Rubbing her hands over her face, she continued, “The car made it to Fargo. And it made it another week. But then it was done. He was right, of course, about the car. But there was no way I was leaving college—that had been my dream. No car meant I had no way home. For four years, I went home only during the summer for a few weeks. I took the bus then. In the dorm rooms, I would watch parents come and get their kids and bring them home for Thanksgiving, Christmas, Easter. Not mine.”

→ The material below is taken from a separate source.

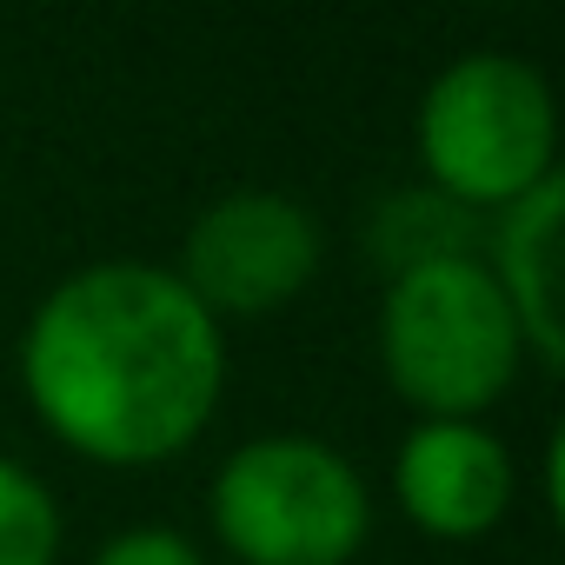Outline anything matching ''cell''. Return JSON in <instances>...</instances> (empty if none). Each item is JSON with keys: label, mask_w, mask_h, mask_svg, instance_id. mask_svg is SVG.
Listing matches in <instances>:
<instances>
[{"label": "cell", "mask_w": 565, "mask_h": 565, "mask_svg": "<svg viewBox=\"0 0 565 565\" xmlns=\"http://www.w3.org/2000/svg\"><path fill=\"white\" fill-rule=\"evenodd\" d=\"M94 565H206V558H200L193 539L173 532V525H120V532L94 552Z\"/></svg>", "instance_id": "cell-10"}, {"label": "cell", "mask_w": 565, "mask_h": 565, "mask_svg": "<svg viewBox=\"0 0 565 565\" xmlns=\"http://www.w3.org/2000/svg\"><path fill=\"white\" fill-rule=\"evenodd\" d=\"M558 213H565V186L558 173L539 180L532 193H519L512 206L486 213V246L479 266L492 273V287L505 294L525 360H539L545 373L565 366V333H558Z\"/></svg>", "instance_id": "cell-7"}, {"label": "cell", "mask_w": 565, "mask_h": 565, "mask_svg": "<svg viewBox=\"0 0 565 565\" xmlns=\"http://www.w3.org/2000/svg\"><path fill=\"white\" fill-rule=\"evenodd\" d=\"M393 492L426 539H486L519 492L512 452L479 419H419L393 452Z\"/></svg>", "instance_id": "cell-6"}, {"label": "cell", "mask_w": 565, "mask_h": 565, "mask_svg": "<svg viewBox=\"0 0 565 565\" xmlns=\"http://www.w3.org/2000/svg\"><path fill=\"white\" fill-rule=\"evenodd\" d=\"M525 366L519 320L479 259H439L386 279L380 373L419 419H479Z\"/></svg>", "instance_id": "cell-2"}, {"label": "cell", "mask_w": 565, "mask_h": 565, "mask_svg": "<svg viewBox=\"0 0 565 565\" xmlns=\"http://www.w3.org/2000/svg\"><path fill=\"white\" fill-rule=\"evenodd\" d=\"M61 558V505L54 492L0 452V565H54Z\"/></svg>", "instance_id": "cell-9"}, {"label": "cell", "mask_w": 565, "mask_h": 565, "mask_svg": "<svg viewBox=\"0 0 565 565\" xmlns=\"http://www.w3.org/2000/svg\"><path fill=\"white\" fill-rule=\"evenodd\" d=\"M21 393L41 426L100 459L186 452L226 393V327L160 259H94L21 327Z\"/></svg>", "instance_id": "cell-1"}, {"label": "cell", "mask_w": 565, "mask_h": 565, "mask_svg": "<svg viewBox=\"0 0 565 565\" xmlns=\"http://www.w3.org/2000/svg\"><path fill=\"white\" fill-rule=\"evenodd\" d=\"M206 519L239 565H347L373 532V492L340 446L259 433L220 459Z\"/></svg>", "instance_id": "cell-3"}, {"label": "cell", "mask_w": 565, "mask_h": 565, "mask_svg": "<svg viewBox=\"0 0 565 565\" xmlns=\"http://www.w3.org/2000/svg\"><path fill=\"white\" fill-rule=\"evenodd\" d=\"M366 246L380 259L386 279L399 273H419V266H439V259H479L486 246V213L459 206L452 193L439 186H399L373 206V226H366Z\"/></svg>", "instance_id": "cell-8"}, {"label": "cell", "mask_w": 565, "mask_h": 565, "mask_svg": "<svg viewBox=\"0 0 565 565\" xmlns=\"http://www.w3.org/2000/svg\"><path fill=\"white\" fill-rule=\"evenodd\" d=\"M419 167L426 186L452 193L472 213H499L558 167V107L532 61L519 54H459L419 94Z\"/></svg>", "instance_id": "cell-4"}, {"label": "cell", "mask_w": 565, "mask_h": 565, "mask_svg": "<svg viewBox=\"0 0 565 565\" xmlns=\"http://www.w3.org/2000/svg\"><path fill=\"white\" fill-rule=\"evenodd\" d=\"M320 259H327V233L313 206L273 186H233L193 213L173 273L226 327V320H259L273 307H287L294 294H307Z\"/></svg>", "instance_id": "cell-5"}]
</instances>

“Did you ask?” He took her hand in his.

“Yes, once. The first Christmas, I asked my mom if Papa could come and get me. Papa said no, I had made my decision. I left.”

“He doesn’t feel that way anymore,” he tried to assure her.

“When I bought this car, I had just gotten a divorce. They did not approve or attend the wedding. I had a good job and needed a way to get to work that was not the bus. I found this car, and it was so cute, and I loved it. The next time I went home, I was excited to show off my first new car. I had made it. Papa barely looked at it and said it would never last a year, just like my first car. He said when it died, I would be walking again, and he was not going to come and get me. But my car did not die that first year or ever within the last ten. She has always been there for me. She has never let me down. She lets me be me, no matter what.”

“She is just a car, Tess. You can drive any car, and it will take you back there. Your dad’s opinion ten years ago shouldn’t change that.”

“He is right; I made my decision. Since I drove away in that old car, I knew that every time I went back, I was just putting off the inevitable. That one day, I would have to stop. I would just have to be an American,” Tess said. “Now I will do that; the past is over. For the baby, I will look forward.”

He had no idea how to argue with her. She was not making any sense. They sat in silence, and he realized that she had cried herself to sleep, silent tears that she had been unable to control.

Picking up his phone, he called his sister. When she answered, he rushed to explain, “Mandy, Tess was in a car accident. She is making no sense. I don’t know what to do.”

“Is she okay?” Mandy sounded concerned, but she was a nurse and knew that Tess was pregnant.

“Physically, yes, but her dad is sick. I’m driving her home,” he said, hoping he wasn’t making a mistake by not making her see a doctor before they left.

“How is she acting?” Mandy asked.

“Like talking that she can’t go home again, like that she and the baby have to be Americans, whatever that means,” he said, knowing he sounded just as odd as Tess had.

“Math, Math, Math, I can’t say anything. But please, please ask her about her childhood. Over the years, she has built a wall around her past. You need to get through that wall. I think she has been making it higher since she found out she was pregnant. But her past is so much of her that the wall is crushing her.” Mandy’s words were like a riddle, one he didn’t know if he had the strength to solve that day.

“I really am tired of people giving me cryptic replies,” Math said to his sister, but his eyes were on Tess just sitting in the pickup, lost in her own world alone in the vehicle.

“Just trust me. If you think you love her now, wait until you meet the real her.”

“I am not in love with her, Mandy.” As he hung up on her, he knew he was lying. But he didn’t need his sister to tell him he didn’t know the real woman he was in love with. The call had made everything worse. As the hours slipped by, he watched her sleep. She was mumbling more than usual. Some people snored, but Tess was a talker. Not loud and not with actual words, but she talked faster in her mumbling.

At just after hour five, his phone rang. It was Tasha, so he answered it.

“Is Tessy with you? We cannot get a hold of her,” the woman said.

“Yes,” he replied and heard her tell others that Tess had been found.

“Ilya said she wasn’t bringing you,” Tasha stated.

“She hit a tree with her car. How is your dad? I mean, grandpa?” he asked.